Representatives from Pfizer and its partner BioNTech met privately with top U.S. scientists on Monday to explain why they should be authorized to offer booster shots for their COVID-19 vaccine.
The government hasn’t changed its official position -- at least for now.
"At this time, fully vaccinated Americans do not need a booster shot," the Department of Health and Human Sciences said in a statement after the meeting, according to The New York Times.
That statement echoed what the FDA, CDC, and National Institutes of Health said in a joint statement last week. That July 8 statement ended with, “We are prepared for booster doses if and when the science demonstrates that they are needed.”

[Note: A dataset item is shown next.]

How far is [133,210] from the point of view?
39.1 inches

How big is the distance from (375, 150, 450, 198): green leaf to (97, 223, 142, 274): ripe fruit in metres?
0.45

Booster shots are still up for discussion. Israel has started giving Pfizer booster shots to people with compromised immune systems. Pfizer said it would publish “definitive data” soon in a peer-reviewed journal.
"Both Pfizer and the U.S. government share a sense of urgency in staying ahead of the virus that causes COVID-19, and we also agree that the scientific data will dictate next steps in the rigorous regulatory process that we always follow," the company said in a statement released Tuesday.
“There wasn’t anything resembling a decision,” Anthony Fauci, MD, President Joe Biden’s chief medical adviser, said on Monday, according to the Times. “This is just one piece of a much bigger puzzle, and it’s one part of the data, so there isn’t a question of a convincing case one way or the other.”
Fauci has not ruled out booster shots and in May said he expects them to be needed 12 months or so after the second shot of the Pfizer or Moderna vaccine.
But the emphasis now, government health officials have said, should be placed on getting the vaccine into more unvaccinated people. The CDC says only 55.5% of the total U.S. population is partially vaccinated and 48% is fully vaccinated.
Pfizer officials told The Associated Press last week that early data from a booster study showed that antibody levels jumped by 5 to 10 times after a third dose, as compared with the second dose months before, which could provide evidence that boosters will be needed within 12 months.
The New York Times, citing several unnamed U.S. officials, said any decision about booster shots will be based on real-world information gathered by the CDC about breakthrough infections. Those occur after a person is fully vaccinated.
The Times said U.S. health officials will also study the spread of variants, such as the Delta strain, and data collected in Israel on how immunity wanes after a person is fully vaccinated.